Abstract
Background:
The 2015 American Thyroid Association (ATA) management guidelines for adult patients with differentiated thyroid cancer propose the use of the modified initial risk stratification and response to therapy re-stratification systems. This study was conducted to validate the practicality of the revised guidelines for predicting tumor recurrence in patients with differentiated thyroid cancer.
Methods:
Patients with papillary thyroid cancer (n = 2425) who underwent total thyroidectomy with central neck node dissection with or without modified radical neck node dissection at a single institution between October 1985 and July 2009 were retrospectively enrolled. The accuracy of three different risk-stratification strategies for predicting disease-free survival, set out in the 2009 and 2015 ATA management guidelines, was assessed: the initial risk stratification (ATA 2009-RSS), the modified initial risk stratification (ATA 2015-RSS), and the response to therapy re-stratification (ATA 2015-RTR).
Results:
After applying the ATA 2015-RSS, 258/1913 (13.5%) of patients originally designated as intermediate risk by the ATA 2009-RSS were designated as low risk. This was mainly due to the small number of metastatic lymph nodes. Recurrence was detected in 136 (5.6%) patients during follow-up. Of the 2425 cases examined, 375 were designated as low risk by the ATA 2009-RSS, with a recurrence rate of 1.1%. However, the ATA 2015-RSS designated 633 (26.1%) cases as low risk, with a recurrence rate of 0.9%. Implementing the ATA 2015-RTR predicted an excellent response in 1597 (65.9%) cases, with a recurrence rate of 1.1%. According to the proportion of variance explained (PVE), the Akaike information criterion, Harrell's c index, and integrated area under the curve, comparing the predictive accuracy of the ATA 2009-RSS, ATA 2015-RSS, and ATA 2015-RTR revealed that the ATA 2015-RTR was a superior predictor of recurrence.
Conclusions:
A proportion of patients designated as intermediate risk by the ATA 2009-RSS were designated as low risk by the ATA 2015-RSS. The ATA 2015-RTR may be the most accurate predictor of risk of recurrence.
Introduction
D
Molecular markers and clinical risk assessment with respect to PTC have also been rigorously investigated (2 –7). As a result, the clinical implications of pathological parameters such as multifocality, minimally or extensive extrathyroidal extension (ETE), and micro- and macroscopic lymph node (LN) metastases can be used to estimate a continuum of risk, with difference ranges for selected clinicopathologic features. In addition, the BRAFV600E and TERT promoter mutations have been identified as potential markers of a poor prognosis for PTC, although they are not routinely recommended for initial risk stratification (2,3). Based on these scientific advances, the newly proposed 2015 American Thyroid Association (ATA) management guidelines indicate the risk of structural disease recurrence associated with selected clinicopathologic features for the patients without structurally identifiable disease after initial therapy (8). Besides initial risk stratification, the new 2015 guidelines suggest that clinicians use the response to therapy re-stratification system attributed to previous studies about the estimated risk of recurrence based on effectiveness of initial therapy (9 –11).

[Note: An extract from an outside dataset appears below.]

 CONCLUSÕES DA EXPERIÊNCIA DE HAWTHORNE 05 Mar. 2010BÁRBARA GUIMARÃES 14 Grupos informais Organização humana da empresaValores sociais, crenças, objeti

Even though the above-mentioned risk-stratification system proposed by the new ATA management guidelines cannot be used to make a definite decision at the preoperative stage, it is postulated that the new guidelines will improve the ability to predict tumor progression and recurrence. To test this, the predictive accuracy of three risk stratification systems was compared: (i) the initial risk stratification set out in the 2009 ATA management guidelines (ATA 2009-RSS), (ii) the modified initial risk stratification set out in the 2015 ATA management guidelines (ATA 2015-RSS), and (iii) the response to therapy re-stratification set out in the 2015 ATA management guidelines (ATA 2015-RTR). To achieve this, data were retrospectively collected from a large number of patients with PTC who underwent thyroidectomy at a single institution, and the predictive accuracy of the three systems was examined using quantitative statistical methods.
Materials and Methods
Patients
The study enrolled 2425 patients with PTC who underwent total thyroidectomy between October 1985 and July 2009. Of the 2425 patients, 1423 (58.7%) underwent total thyroidectomy with prophylactic or therapeutic ipsilateral central compartment neck node dissection (CCND), and 1002 (41.3%) underwent total thyroidectomy with prophylactic or therapeutic ipsilateral CCND and therapeutic modified radical neck node dissection due to clinically suspicious or pathologically confirmed N1b nodes. The mean follow-up period was 88.0 months (range 60–265 months). The study was approved by the Institutional Review Board, which waived the requirement for informed consent due to the retrospective design of the study.
Postoperative management and follow-up
After excluding patients with pathologic T1N0M0 PTC, 2314 (95.4%) patients received radioactive iodine (RAI) for remnant ablation at four to eight weeks following surgery. During RAI treatment, serum thyroglobulin (Tg) and antithyroglobulin antibody (TgAb) concentrations were measured after stimulation by thyrotropin (TSH), and post-ablation whole-body scans (WBS) were performed.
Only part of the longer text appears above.